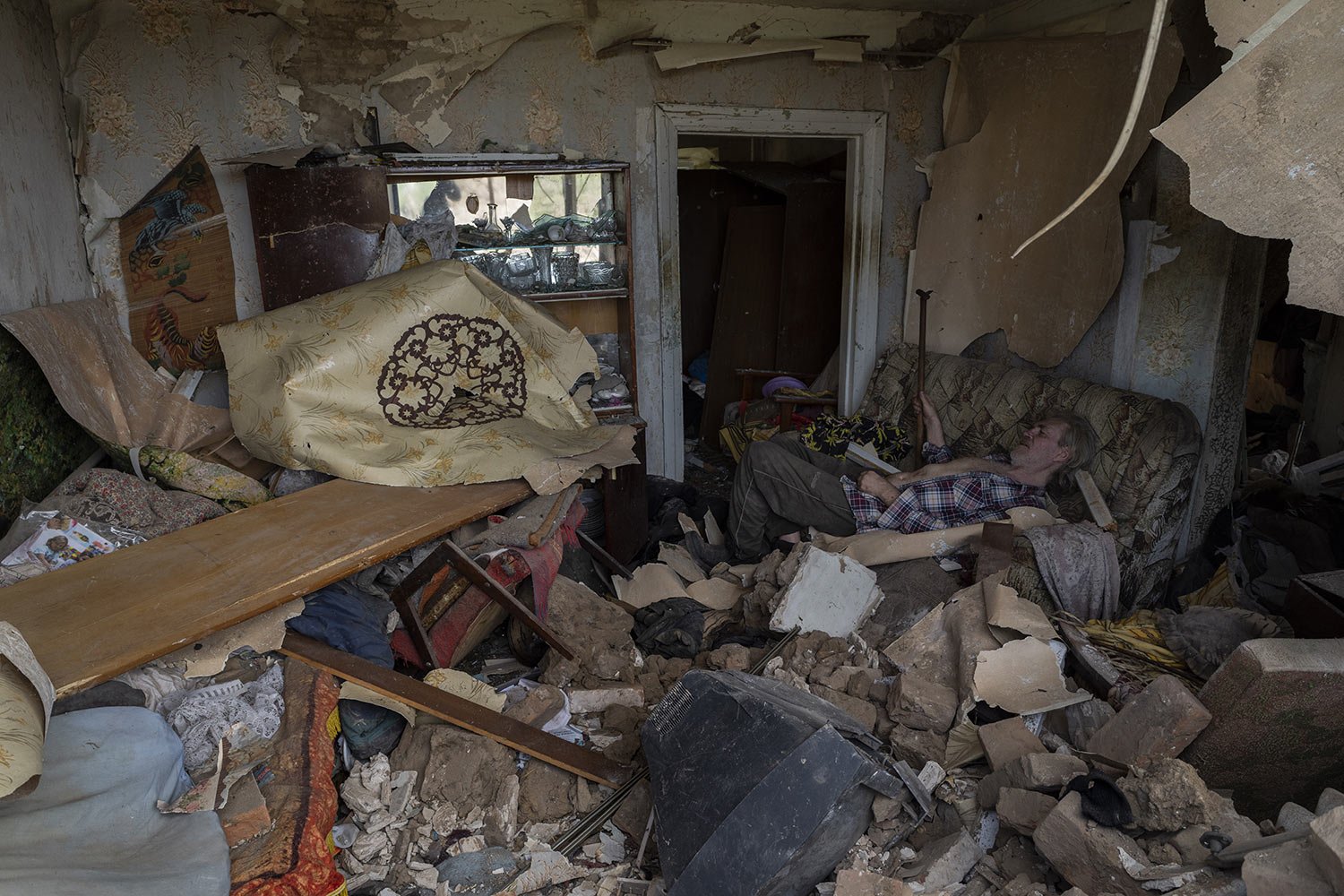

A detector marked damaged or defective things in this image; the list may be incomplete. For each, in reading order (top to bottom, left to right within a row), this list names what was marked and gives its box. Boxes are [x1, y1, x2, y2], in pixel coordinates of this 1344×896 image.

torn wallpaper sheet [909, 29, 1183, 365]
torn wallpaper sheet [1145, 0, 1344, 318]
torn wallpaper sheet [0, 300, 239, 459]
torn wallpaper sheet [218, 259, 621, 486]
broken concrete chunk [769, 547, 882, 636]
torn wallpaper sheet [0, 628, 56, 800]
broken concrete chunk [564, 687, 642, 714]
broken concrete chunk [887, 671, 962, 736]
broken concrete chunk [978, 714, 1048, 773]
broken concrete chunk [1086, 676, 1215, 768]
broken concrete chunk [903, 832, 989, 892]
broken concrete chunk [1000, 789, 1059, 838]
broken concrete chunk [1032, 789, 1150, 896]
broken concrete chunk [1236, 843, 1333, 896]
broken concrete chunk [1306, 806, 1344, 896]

□ □ □ □

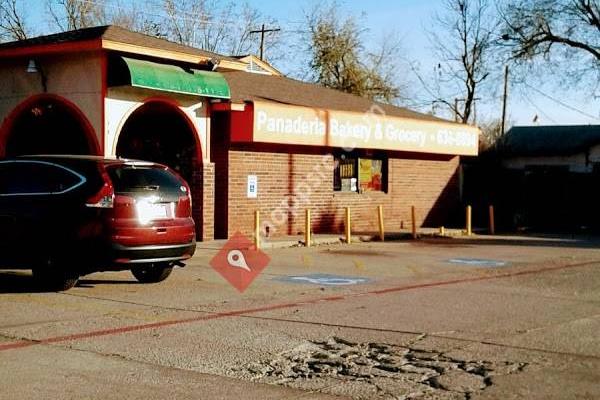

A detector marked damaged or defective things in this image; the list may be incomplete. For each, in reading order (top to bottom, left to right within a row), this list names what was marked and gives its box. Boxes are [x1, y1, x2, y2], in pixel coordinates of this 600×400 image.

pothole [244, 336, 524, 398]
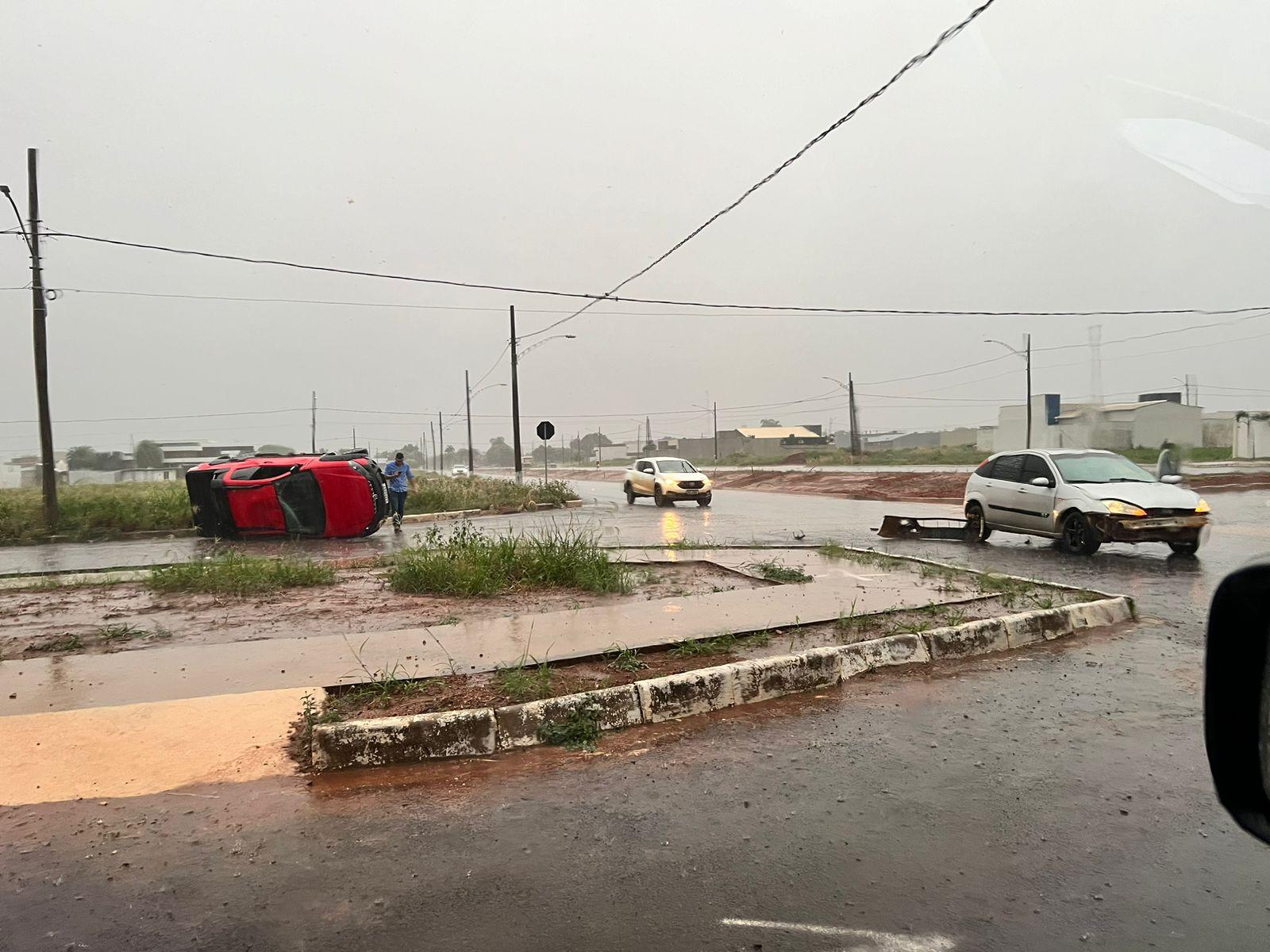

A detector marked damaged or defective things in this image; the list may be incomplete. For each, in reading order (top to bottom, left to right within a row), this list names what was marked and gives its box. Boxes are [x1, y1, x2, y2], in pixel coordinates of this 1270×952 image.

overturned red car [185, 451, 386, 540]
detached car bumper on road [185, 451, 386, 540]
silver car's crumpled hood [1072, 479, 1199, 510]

□ □ □ □

WORK TO BE COMPLETED =>
Arrange the material from the line containing "this 600×400 image." through the line containing "pothole [244, 336, 524, 398]", inclusive, as a Markdown table with the columns Number and Text. Give each non-blank line its own numbered row.

ANSWER TO THE EXERCISE =>
| Number | Text |
|---|---|
| 1 | A detector marked damaged or defective things in this image; the list may be incomplete. For each, in reading order (top to bottom, left to right within a row), this list names what was marked and gives its box. Boxes are [x1, y1, x2, y2], in pixel coordinates of this 600×400 image. |
| 2 | pothole [244, 336, 524, 398] |